We will know see the model performance of each of the ML models for classification of the different cancer types.

**Accuracy** This is the ratio of total number of correctly predicted classifications vs. the total number of classifications. 1.0 means perfect accuracy.

**Balanced Accuracy** This is different metric used to evaluate model accuracy. It is different from accuracy such that it is not affected by the unequal number of samples in each group. This is important for our dataset since we have different number of samples in each sample type.

**ROC AUC** This is a metric that helps us understand if a model can distinguish between 2 classes: positive and negative. A value closer to 1.0 is perfect classification, and 0.5 is random guessing. However, this is not relevant in our classification task since we have more types than just positive and negative.

**F1 Score** This is a metric that combines precision and recall. Precision indicates the model's accuracy of predicting positive predictions. Recall indicates the model's ability to capture true positive predictions over number of actual positive predictions. A value close to 1.0 is best.

**Time Taken** Is how long the model takes to finish predictions. We want a model that also takes the least amount of time.

In [77]:
models

Unnamed: 0_level_0,Accuracy,Balanced Accuracy,ROC AUC,F1 Score,Time Taken
Model,Unnamed: 1_level_1,Unnamed: 2_level_1,Unnamed: 3_level_1,Unnamed: 4_level_1,Unnamed: 5_level_1
BaggingClassifier,1.0,1.0,,1.0,14.78
ExtraTreesClassifier,1.0,1.0,,1.0,1.43
RandomForestClassifier,1.0,1.0,,1.0,2.96
RidgeClassifier,1.0,1.0,,1.0,1.42
RidgeClassifierCV,1.0,1.0,,1.0,1.38
LGBMClassifier,1.0,1.0,,1.0,152.13
LinearDiscriminantAnalysis,1.0,1.0,,1.0,4.21
CalibratedClassifierCV,0.96,0.98,,0.96,24.12
LinearSVC,0.96,0.98,,0.96,8.23
PassiveAggressiveClassifier,0.96,0.98,,0.96,4.18


In [78]:
predictions

Unnamed: 0_level_0,Accuracy,Balanced Accuracy,ROC AUC,F1 Score,Time Taken
Model,Unnamed: 1_level_1,Unnamed: 2_level_1,Unnamed: 3_level_1,Unnamed: 4_level_1,Unnamed: 5_level_1
BaggingClassifier,1.0,1.0,,1.0,14.78
ExtraTreesClassifier,1.0,1.0,,1.0,1.43
RandomForestClassifier,1.0,1.0,,1.0,2.96
RidgeClassifier,1.0,1.0,,1.0,1.42
RidgeClassifierCV,1.0,1.0,,1.0,1.38
LGBMClassifier,1.0,1.0,,1.0,152.13
LinearDiscriminantAnalysis,1.0,1.0,,1.0,4.21
CalibratedClassifierCV,0.96,0.98,,0.96,24.12
LinearSVC,0.96,0.98,,0.96,8.23
PassiveAggressiveClassifier,0.96,0.98,,0.96,4.18


Looking at both the models (train data) and predictions (test data) we see that most models have the same performance.
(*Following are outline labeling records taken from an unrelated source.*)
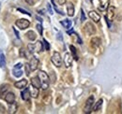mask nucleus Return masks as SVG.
<instances>
[{
	"label": "nucleus",
	"mask_w": 122,
	"mask_h": 114,
	"mask_svg": "<svg viewBox=\"0 0 122 114\" xmlns=\"http://www.w3.org/2000/svg\"><path fill=\"white\" fill-rule=\"evenodd\" d=\"M17 109H18V105H17V103H15V101H14L13 103H11V104H10V111L11 113H15L16 110H17Z\"/></svg>",
	"instance_id": "25"
},
{
	"label": "nucleus",
	"mask_w": 122,
	"mask_h": 114,
	"mask_svg": "<svg viewBox=\"0 0 122 114\" xmlns=\"http://www.w3.org/2000/svg\"><path fill=\"white\" fill-rule=\"evenodd\" d=\"M25 36H26V38L31 40V41H33V40H35L36 38H37V35H36V33L34 32V31H28L26 34H25Z\"/></svg>",
	"instance_id": "20"
},
{
	"label": "nucleus",
	"mask_w": 122,
	"mask_h": 114,
	"mask_svg": "<svg viewBox=\"0 0 122 114\" xmlns=\"http://www.w3.org/2000/svg\"><path fill=\"white\" fill-rule=\"evenodd\" d=\"M60 24L65 27V28L69 29L71 26V24H72V23H71V20H69V19H65V20H63V21H61Z\"/></svg>",
	"instance_id": "21"
},
{
	"label": "nucleus",
	"mask_w": 122,
	"mask_h": 114,
	"mask_svg": "<svg viewBox=\"0 0 122 114\" xmlns=\"http://www.w3.org/2000/svg\"><path fill=\"white\" fill-rule=\"evenodd\" d=\"M72 58H73V57L71 56V54H70L69 52H66V53H65L64 63H65V66H66L67 67L71 66V64H72Z\"/></svg>",
	"instance_id": "8"
},
{
	"label": "nucleus",
	"mask_w": 122,
	"mask_h": 114,
	"mask_svg": "<svg viewBox=\"0 0 122 114\" xmlns=\"http://www.w3.org/2000/svg\"><path fill=\"white\" fill-rule=\"evenodd\" d=\"M86 21V15H85V12L83 10H81V22H84Z\"/></svg>",
	"instance_id": "28"
},
{
	"label": "nucleus",
	"mask_w": 122,
	"mask_h": 114,
	"mask_svg": "<svg viewBox=\"0 0 122 114\" xmlns=\"http://www.w3.org/2000/svg\"><path fill=\"white\" fill-rule=\"evenodd\" d=\"M110 5V0H100V7H99V10L101 11H103L108 9Z\"/></svg>",
	"instance_id": "9"
},
{
	"label": "nucleus",
	"mask_w": 122,
	"mask_h": 114,
	"mask_svg": "<svg viewBox=\"0 0 122 114\" xmlns=\"http://www.w3.org/2000/svg\"><path fill=\"white\" fill-rule=\"evenodd\" d=\"M85 32H86L87 35L91 36V35H94V34H95L96 29H95L94 25L92 24L91 23H87V24L85 25Z\"/></svg>",
	"instance_id": "6"
},
{
	"label": "nucleus",
	"mask_w": 122,
	"mask_h": 114,
	"mask_svg": "<svg viewBox=\"0 0 122 114\" xmlns=\"http://www.w3.org/2000/svg\"><path fill=\"white\" fill-rule=\"evenodd\" d=\"M67 11H68V15L70 17H72L74 15V6L71 3H69L67 6Z\"/></svg>",
	"instance_id": "17"
},
{
	"label": "nucleus",
	"mask_w": 122,
	"mask_h": 114,
	"mask_svg": "<svg viewBox=\"0 0 122 114\" xmlns=\"http://www.w3.org/2000/svg\"><path fill=\"white\" fill-rule=\"evenodd\" d=\"M28 5H30V6H33L34 4H35V2H34V0H25Z\"/></svg>",
	"instance_id": "34"
},
{
	"label": "nucleus",
	"mask_w": 122,
	"mask_h": 114,
	"mask_svg": "<svg viewBox=\"0 0 122 114\" xmlns=\"http://www.w3.org/2000/svg\"><path fill=\"white\" fill-rule=\"evenodd\" d=\"M93 104H94V96L93 95H90L86 102V105L84 107V112L85 113H89L91 111L92 108H93Z\"/></svg>",
	"instance_id": "3"
},
{
	"label": "nucleus",
	"mask_w": 122,
	"mask_h": 114,
	"mask_svg": "<svg viewBox=\"0 0 122 114\" xmlns=\"http://www.w3.org/2000/svg\"><path fill=\"white\" fill-rule=\"evenodd\" d=\"M26 85H27V81L25 79H23V80H21L19 81H16L15 83H14V86H15L16 88H18V89H23Z\"/></svg>",
	"instance_id": "13"
},
{
	"label": "nucleus",
	"mask_w": 122,
	"mask_h": 114,
	"mask_svg": "<svg viewBox=\"0 0 122 114\" xmlns=\"http://www.w3.org/2000/svg\"><path fill=\"white\" fill-rule=\"evenodd\" d=\"M13 30H14V33H15L16 37H17V38H19V33H18V32H17V30H16L15 28H13Z\"/></svg>",
	"instance_id": "36"
},
{
	"label": "nucleus",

The top 3 models are **RidgeClassifierCV, Ridge Classifier, and ExtraTreesClassifier** across both accuracy, F1 score, and time taken.

Based on this we will build out the top 3 models for this dataset and compare the predictions at the end. Particularly for this dataset we have ~54,000 genes for each sample, which can have complex patterns for each sample. We need to find the best model that can handle this much data and complaxity.